#### Texte cité

Défense dans le monde - Afghanistan : An III
Le 27 décembre 1982 a marqué le 3e anniversaire du gouvernement Babrak Karmal et de la présence soviétique en Afghanistan.
Trois années de présence, mais aussi trois années de lutte contre une résistance qui ne désarme pas mais qui ne semble pas trop inquiéter le régime de Moscou. Celui-ci ne daigne pas augmenter de façon significative ses forces et donne l’impression de se satisfaire de ce que d’aucuns jugent être un enlisement, ou une impasse.
Sur le terrain, la situation est la suivante :
L’ensemble des experts occidentaux estiment les forces soviétiques en Afghanistan à 105 000 hommes, appartenant aux deux armées de terre et de l’air. À ces 105 000 h, il faut en ajouter 35 000 stationnés en territoire soviétique mais suffisamment près de la frontière afghane pour intervenir, au côté de leurs camarades occupants, en cas de besoin.
Les erreurs du début de la campagne : mauvaise préparation du personnel, inadéquation des matériels au terrain et à ce type particulier de combat ont été rectifiées. Il n’en demeure pas moins que la pesanteur du système soviétique reste omniprésente et interdit toute initiative tant aux cadres qu’à la troupe dans un combat de contre-guérilla qui en réclame beaucoup.
Si les personnels des unités aéroportées et des brigades d’assaut par air constituent une infanterie de choix, ce n’est pas le cas des fusiliers motorisés qui répugnent même à débarquer de leurs véhicules. En conséquence, l’état-major soviétique aura recours à l’armée afghane ou plutôt à ce qu’il en reste pour avoir une infanterie de première ligne. Cette armée, qui comptait une centaine de milliers d’hommes en 1978, n’en compte plus aujourd’hui que 25 000, autrement dit les anciennes structures qui existent toujours sont la plupart du temps des structures vides, que même les nouvelles mesures de conscription n’arrivent pas à remplir. Les seules forces sur lesquelles le gouvernement peut s’appuyer sont les milices. C’est parmi leurs membres que sont recrutés les agents chargés d’infiltrer les Moudjahidines ou de déstabiliser certaines tribus frontalières.
Les forces soviéto-afghanes fortes de 130 000 h soutenus par des moyens aériens, avions et hélicoptères, qui leur confèrent une supériorité aérienne « de fait » s’opposent à 120 000 ou 150 000 Moudjahidines dont le moindre défaut est le manque d’unité. Les doigts des deux mains ne suffisent pas pour dénombrer les nombreux mouvements de résistance. Quoiqu’il en soit, chacun met en ligne un certain nombre de combattants, qui, bien que de valeur très inégale, n’en tiennent pas moins en échec leurs adversaires.

########
#### Extrait du corpus

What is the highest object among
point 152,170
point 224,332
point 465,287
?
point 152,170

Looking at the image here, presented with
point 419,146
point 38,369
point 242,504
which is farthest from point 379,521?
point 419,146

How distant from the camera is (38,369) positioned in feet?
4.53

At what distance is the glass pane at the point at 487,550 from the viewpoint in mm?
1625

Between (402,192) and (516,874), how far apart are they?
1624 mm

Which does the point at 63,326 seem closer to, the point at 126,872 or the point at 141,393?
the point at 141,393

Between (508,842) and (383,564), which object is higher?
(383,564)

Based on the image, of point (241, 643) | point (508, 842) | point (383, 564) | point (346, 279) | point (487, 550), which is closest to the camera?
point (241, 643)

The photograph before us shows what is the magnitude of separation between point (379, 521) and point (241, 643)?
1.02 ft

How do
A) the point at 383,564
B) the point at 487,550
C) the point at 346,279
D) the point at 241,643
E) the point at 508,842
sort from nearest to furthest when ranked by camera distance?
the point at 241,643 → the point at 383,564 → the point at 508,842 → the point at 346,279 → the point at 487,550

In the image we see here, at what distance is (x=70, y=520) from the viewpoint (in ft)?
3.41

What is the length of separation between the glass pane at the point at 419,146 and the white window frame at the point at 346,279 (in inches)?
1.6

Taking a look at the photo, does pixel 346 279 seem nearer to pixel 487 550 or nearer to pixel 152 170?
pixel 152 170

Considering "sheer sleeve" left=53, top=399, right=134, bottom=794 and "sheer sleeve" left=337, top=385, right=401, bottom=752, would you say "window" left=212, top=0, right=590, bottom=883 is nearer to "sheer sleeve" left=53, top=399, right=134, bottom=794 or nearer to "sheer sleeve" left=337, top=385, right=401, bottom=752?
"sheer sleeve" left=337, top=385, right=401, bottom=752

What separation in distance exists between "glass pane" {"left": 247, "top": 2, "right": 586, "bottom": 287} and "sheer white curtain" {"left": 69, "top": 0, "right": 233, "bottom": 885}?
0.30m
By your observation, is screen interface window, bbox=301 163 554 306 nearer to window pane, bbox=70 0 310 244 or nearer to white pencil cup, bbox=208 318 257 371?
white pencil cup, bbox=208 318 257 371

########

Votre travail:
A – D'après le texte cité, combien d'hommes l'armée afghane compte-t-elle aujourd'hui ?
B – Pour chacune des affirmations suivantes, dites si elle concorde avec le texte cité, et citez à l'identique les mots qui le montrent.
(i) Les experts occidentaux estiment les forces soviétiques en Afghanistan à 105 000 hommes.
(ii) Les fusiliers motorisés forment une infanterie de choix.
(iii) Les agents chargés d'infiltrer les Moudjahidines sont recrutés parmi les membres des milices.
C – Recopiez fidèlement le passage du texte cité qui va de « Si les personnels » jusqu'à « certaines tribus frontalières. » inclus.
Répondez en vous fondant uniquement sur le texte cité.

Réponses aux consignes:
A – Elle ne compte plus que 25 000 hommes.

B –
(i) Oui : « L’ensemble des experts occidentaux estiment les forces soviétiques en Afghanistan à 105 000 hommes ».
(ii) Non : « ce n’est pas le cas des fusiliers motorisés qui répugnent même à débarquer de leurs véhicules ».
(iii) Oui : « C’est parmi leurs membres que sont recrutés les agents chargés d’infiltrer les Moudjahidines ».

C –
Si les personnels des unités aéroportées et des brigades d’assaut par air constituent une infanterie de choix, ce n’est pas le cas des fusiliers motorisés qui répugnent même à débarquer de leurs véhicules. En conséquence, l’état-major soviétique aura recours à l’armée afghane ou plutôt à ce qu’il en reste pour avoir une infanterie de première ligne. Cette armée, qui comptait une centaine de milliers d’hommes en 1978, n’en compte plus aujourd’hui que 25 000, autrement dit les anciennes structures qui existent toujours sont la plupart du temps des structures vides, que même les nouvelles mesures de conscription n’arrivent pas à remplir. Les seules forces sur lesquelles le gouvernement peut s’appuyer sont les milices. C’est parmi leurs membres que sont recrutés les agents chargés d’infiltrer les Moudjahidines ou de déstabiliser certaines tribus frontalières.